Thank you for this opportunity to share some thoughts on the reform of the UN development system with the Secretary-General and the Deputy Secretary-General.
Norway is a strong supporter of the Secretary-General’s reform agenda. We welcome the vision in his June report, and look forward to the December report.
For us, country level delivery will be the litmus test for success. Changes at headquarters and regional levels should follow from needs and impediments identified at country level. We will therefore focus our comments primarily on the country level and on funding.
But first, let me emphasize that the mapping of functions and capacities asked for in the QCPR provides a rare opportunity to consider adjustments in the mandates – and perhaps even merger – of some of the many entities belonging to the UN development system. We have noted that the Department of Economic and Social Affairs (DESA) has not been part of the mapping exercise. We hope to see that DESA is included in the further analysis and development of recommendations on functions and capacities of the UN development system.
The Country level.
An independent Resident Coordinator with authority is key to ensure that the UNDS will deliver as expected at country level. Norway has been an advocate for splitting the dual role as UN Resident Coordinator and Resident Representative for UNDP at country level, and we do thus support this proposal.
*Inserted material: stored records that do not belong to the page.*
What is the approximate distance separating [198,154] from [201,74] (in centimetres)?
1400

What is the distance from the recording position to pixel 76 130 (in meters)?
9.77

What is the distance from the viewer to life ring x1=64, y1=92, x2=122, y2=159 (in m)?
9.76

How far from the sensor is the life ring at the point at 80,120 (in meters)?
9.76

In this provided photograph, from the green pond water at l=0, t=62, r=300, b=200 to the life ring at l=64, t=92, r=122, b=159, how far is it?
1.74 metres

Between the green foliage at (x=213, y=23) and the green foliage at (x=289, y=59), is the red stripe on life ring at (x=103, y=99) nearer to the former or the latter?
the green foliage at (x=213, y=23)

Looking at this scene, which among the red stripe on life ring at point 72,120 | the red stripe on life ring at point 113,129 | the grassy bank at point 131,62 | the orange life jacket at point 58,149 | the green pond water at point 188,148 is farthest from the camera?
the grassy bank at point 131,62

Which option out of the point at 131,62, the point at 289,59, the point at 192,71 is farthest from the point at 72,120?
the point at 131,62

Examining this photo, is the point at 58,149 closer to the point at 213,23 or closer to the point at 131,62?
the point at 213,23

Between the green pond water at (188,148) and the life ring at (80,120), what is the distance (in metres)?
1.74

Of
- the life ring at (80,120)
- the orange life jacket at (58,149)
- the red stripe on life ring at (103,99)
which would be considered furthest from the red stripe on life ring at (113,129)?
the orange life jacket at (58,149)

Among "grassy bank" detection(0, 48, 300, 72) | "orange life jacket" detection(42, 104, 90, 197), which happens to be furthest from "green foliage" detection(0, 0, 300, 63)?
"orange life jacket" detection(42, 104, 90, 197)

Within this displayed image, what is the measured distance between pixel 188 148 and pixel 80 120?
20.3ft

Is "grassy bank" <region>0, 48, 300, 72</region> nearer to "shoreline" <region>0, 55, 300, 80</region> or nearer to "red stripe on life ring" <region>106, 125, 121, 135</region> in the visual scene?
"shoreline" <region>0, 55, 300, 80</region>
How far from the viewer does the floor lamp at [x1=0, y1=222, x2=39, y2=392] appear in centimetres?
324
It is crucial to define clearly the authority of the Resident Coordinator as well as the mutual accountability between the RC and members of the country team. It is our view that a direct reporting line from members of the country team to the Resident Coordinator in matters relating to implementation of joint priorities is key for improvement, complementing the existing reporting line to their respective headquarters.
The Resident Coordinator system also needs sufficient and robust funding, with more financial resources than today. A total funding package is necessary.
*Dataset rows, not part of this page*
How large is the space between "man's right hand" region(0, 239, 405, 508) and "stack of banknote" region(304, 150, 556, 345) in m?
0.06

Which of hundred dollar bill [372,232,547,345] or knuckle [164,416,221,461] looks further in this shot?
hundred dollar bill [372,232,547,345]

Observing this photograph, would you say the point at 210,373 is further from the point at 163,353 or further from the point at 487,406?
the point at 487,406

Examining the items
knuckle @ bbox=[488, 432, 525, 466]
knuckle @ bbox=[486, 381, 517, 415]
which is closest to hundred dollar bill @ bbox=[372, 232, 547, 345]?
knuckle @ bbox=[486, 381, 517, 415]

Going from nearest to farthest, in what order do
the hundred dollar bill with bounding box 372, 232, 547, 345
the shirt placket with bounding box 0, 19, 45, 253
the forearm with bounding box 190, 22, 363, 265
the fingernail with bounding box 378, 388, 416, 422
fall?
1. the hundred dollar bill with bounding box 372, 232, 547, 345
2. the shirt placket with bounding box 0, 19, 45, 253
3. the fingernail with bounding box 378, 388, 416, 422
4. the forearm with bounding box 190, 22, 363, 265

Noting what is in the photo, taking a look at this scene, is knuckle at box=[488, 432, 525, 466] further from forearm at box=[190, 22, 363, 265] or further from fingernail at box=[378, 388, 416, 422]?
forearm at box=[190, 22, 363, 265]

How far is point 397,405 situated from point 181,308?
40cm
Norway supports the idea of developing different models for physical country presence, based on the country context and national priorities. We have advocated for a differentiated approach to UN engagement at the country level. The UN cannot and should not do everything everywhere. We have to ensure that the total limited resources are used in an efficient manner.
We welcome the Secretary-General’s idea of a funding compact. The rationale for such a funding compact should be to overcome the present mismatch between what member states expect from the system and the way we fund it. The aim should be to ensure enhanced flexible and predictable financial resources – through increased core resources and outcome-based thematic support to individual organizations, and substantially increased use of inter-agency funding mechanisms at global, regional and country levels. The task is thus to strengthen the multilateral character of the UNDS and the burden sharing among member states again must come higher on the agenda, in particular in the case of core resources. It also means that the call for more flexible resources has to be addressed to all member states “in a position to do so”, not merely traditional major donors, as well as to non-state contributors.